Tip: Target ~30–50 word answers where possible. That’s the sweet spot for most answer engines.
It’s not enough to include the right keywords; your content has to match why someone is searching.
Answer engines prioritize intent over exact match. If your content doesn’t directly solve the user’s problem or answer their question, it won’t get surfaced, even if it’s technically “optimized”.
Many pages are built around broad, high-volume terms without considering the actual question behind the query. This disconnect makes your content invisible in AI-generated answers.
Tip: Use AI search results (like ChatGPT or Perplexity) to reverse-engineer how queries are being answered, then spot where your brand can do better.
Answer engines want trusted sources. If your site only touches a topic here and there (or lacks internal depth); it’s unlikely to be pulled into AI-generated results.
Topical authority signals to AI that your brand knows the subject, making it more likely to be cited or featured.

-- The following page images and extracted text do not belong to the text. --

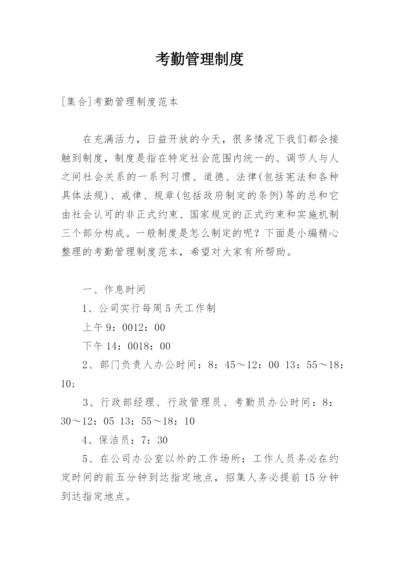 考勤管理制度

[集合]考勤管理制度范本

在充满活力，日益开放的今天，很多情况下我们都会接触到制度，制度是指在特定社会范围内统一的、调节人与人之间社会关系的一系列习惯、道德、法律(包括宪法和各种具体法规)、戒律、规章(包括政府制定的条例)等的总和它由社会认可的非正式约束、国家规定的正式约束和实施机制三个部分构成。一般制度是怎么制定的呢？下面是小编精心整理的考勤管理制度范本，希望对大家有所帮助。

一、作息时间

1、公司实行每周5天工作制

上午9：0012：00

下午14：0018：00

2、部门负责人办公时间：8：45～12：00 13：55～18：10；

3、行政部经理、行政管理员、考勤员办公时间：8：30～12：05 13：55～18：10

4、保洁员：7：30

5、在公司办公室以外的工作场所：工作人员务必在约定时间的前五分钟到达指定地点，招集人务必提前15分钟到达指定地点。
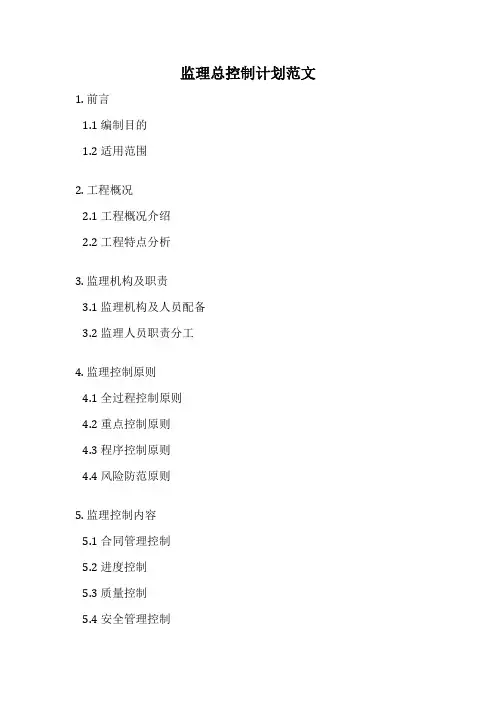 监理总控制计划范文

1. 前言

1.1 编制目的

1.2 适用范围

2. 工程概况

2.1 工程概况介绍

2.2 工程特点分析

3. 监理机构及职责

3.1 监理机构及人员配备

3.2 监理人员职责分工

4. 监理控制原则

4.1 全过程控制原则

4.2 重点控制原则

4.3 程序控制原则

4.4 风险防范原则

5. 监理控制内容

5.1 合同管理控制

5.2 进度控制

5.3 质量控制

5.4 安全管理控制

Many brands publish scattered, one-off content without building a strong content ecosystem. This limits visibility across both traditional search and answer engines.
Tip: Use E-E-A-T (Experience, Expertise, Authoritativeness, Trustworthiness) as your guiding framework for content creation.
Even if your content is great, answer engines won’t surface your brand if they don’t know it exists.
Many AI platforms (especially closed models like ChatGPT or Google SGE) rely on internal datasets, knowledge graphs, and external citations. If your brand isn’t present in those ecosystems, you’re effectively invisible.
Smaller or newer brands often struggle to break into the AI index due to limited mentions, weak domain authority, or a lack of citations from trusted sources.
Tip: Don’t just publish. Promote. Distribution across credible domains is key to training the algorithms on you.
One of the biggest challenges with AEO is knowing whether your efforts are actually working.
Traditional tools like Google Analytics and Search Console weren’t built to track AI-generated answers, voice mentions, or zero-click impressions, making AEO performance feel invisible.
Without clear visibility into where or how your brand appears in answer engines, it’s hard to optimize, prove ROI, or prioritize next steps.
Tip: Treat AI visibility like a performance channel; measure it, test it, and iterate like you would with paid or SEO.
AI-powered voice assistants like Google Assistant, Siri, and Alexa now answer millions of queries daily. However, most content isn’t built to speak.
Voice search relies on concise, natural-language responses. If your content doesn’t match how people talk, it likely won’t be selected.
Long blocks of text, jargon, or indirect answers make it harder for voice interfaces to extract clean, spoken replies.
Tip: Read your answers out loud. If they sound awkward or robotic, rewrite them.
As search evolves beyond links and into answers, AEO is becoming essential.
From structured data gaps to intent mismatches and tracking blind spots, the challenges of AEO are real; but they’re also solvable. With the right content strategy, formatting, and tools in place, brands can not only adapt to AI-powered search—they can lead it.
The key is consistency: structure your content clearly, match how users ask questions, build topical authority, and monitor how and where your brand shows up. As answer engines continue to reshape the search landscape, the brands that prioritize AEO now will have a serious edge in visibility, engagement, and trust.